沈文远立刻反驳:“叶兄此言,未免有些绝对。”
“若天下有才者,全都挤破头要入仕,那谁来治学?谁来教化?谁来维持山野之清,传承圣人之道?若人人为官,反倒是无人续文脉,无人养民风。”
“这,真的是利国利民吗?”
叶戚道:“沈兄是误会了。”
“学而优则仕,并非是逼人人做官,而是说有才有德之人,不应逃避责任。”
“真正学优之人,心里有天下,自然会选最能利民的位置,能入朝堂安邦定国,自然比回乡独善其身,更合君子之义。”
“躲在乡里求清名,那不是能者君子的本分。”
沈文远道:“那若逢昏君乱世,学优之人也要强行入仕?岂非同流合污?天下无道则隐,难道不对吗?”
叶戚道:“正因世道不清,才更需能者入仕扶正,若有才者全都归隐,朝堂只剩愚者,百姓谁来救?天下谁来扶?”
沈文远立即抓住话头,反问道:“叶兄只道乱世当入世,可孔子身处礼崩乐坏之世,选择去国离乡,不求仕进,庄子更是宁做泥中龟,不肯受朝堂之累。”
“连圣贤都选择归隐全身,不愿强入乱世,叶兄又怎能说,学优之人就一定要出仕?”
叶戚神色未变,淡淡道:“沈兄怕是只知其一,不知其二。”
“孔子若真心归隐,何必周游十数国?何必汲汲以求可用之君?孔子周游不仕,并非不愿出仕,反是一生求仕而不得。”

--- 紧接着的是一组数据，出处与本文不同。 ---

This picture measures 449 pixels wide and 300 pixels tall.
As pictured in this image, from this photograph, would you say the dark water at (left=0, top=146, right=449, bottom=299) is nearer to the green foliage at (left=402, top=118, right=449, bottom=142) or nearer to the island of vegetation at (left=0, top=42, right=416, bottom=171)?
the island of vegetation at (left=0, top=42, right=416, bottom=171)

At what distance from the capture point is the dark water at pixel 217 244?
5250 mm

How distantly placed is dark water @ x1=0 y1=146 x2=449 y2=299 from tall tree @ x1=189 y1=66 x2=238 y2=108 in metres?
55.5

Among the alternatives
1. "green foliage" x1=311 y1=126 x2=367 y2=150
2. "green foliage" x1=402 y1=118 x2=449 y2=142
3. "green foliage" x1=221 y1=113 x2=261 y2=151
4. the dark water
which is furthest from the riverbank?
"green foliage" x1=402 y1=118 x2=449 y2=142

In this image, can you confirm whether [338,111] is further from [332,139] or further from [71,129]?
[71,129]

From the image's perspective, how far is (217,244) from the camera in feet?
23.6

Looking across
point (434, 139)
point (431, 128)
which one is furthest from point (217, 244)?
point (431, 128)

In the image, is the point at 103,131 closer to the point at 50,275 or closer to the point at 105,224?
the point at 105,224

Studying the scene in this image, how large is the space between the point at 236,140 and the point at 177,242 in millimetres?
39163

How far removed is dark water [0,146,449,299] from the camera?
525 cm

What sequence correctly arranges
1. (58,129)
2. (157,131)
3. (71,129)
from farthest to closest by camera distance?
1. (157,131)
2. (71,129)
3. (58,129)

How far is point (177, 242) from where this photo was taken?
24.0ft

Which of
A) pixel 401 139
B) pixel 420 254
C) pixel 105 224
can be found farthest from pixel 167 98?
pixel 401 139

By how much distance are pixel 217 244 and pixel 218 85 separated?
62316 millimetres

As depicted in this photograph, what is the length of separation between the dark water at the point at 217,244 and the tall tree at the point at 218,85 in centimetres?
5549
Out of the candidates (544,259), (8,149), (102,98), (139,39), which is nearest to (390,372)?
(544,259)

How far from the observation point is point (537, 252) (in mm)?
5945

“庄子鄙弃功名,是道家本色,岂可用来要求以治国平天下为志的儒者?以此为辩,不过是混淆道统,强词夺理而已。”
沈文远顿了顿,看向叶戚的目光已经不再是先前轻慢藐视,取而代之的是凝重与审视,没想到这人还真有几分本事。
周围的人已经看呆,先前不少人自持才学的人,本想等二人论到松懈时,便起身插话辩驳一二。
此刻见双方言辞交锋,不但步步紧逼且逻辑滴水不漏,心中那点争胜之意顿时烟消云散,只敢端坐静听,无人敢贸然出头。
没想到叶戚还真的能与沈文远过上几招,甚至还将人说得一时语塞,再不复之前胸有成竹。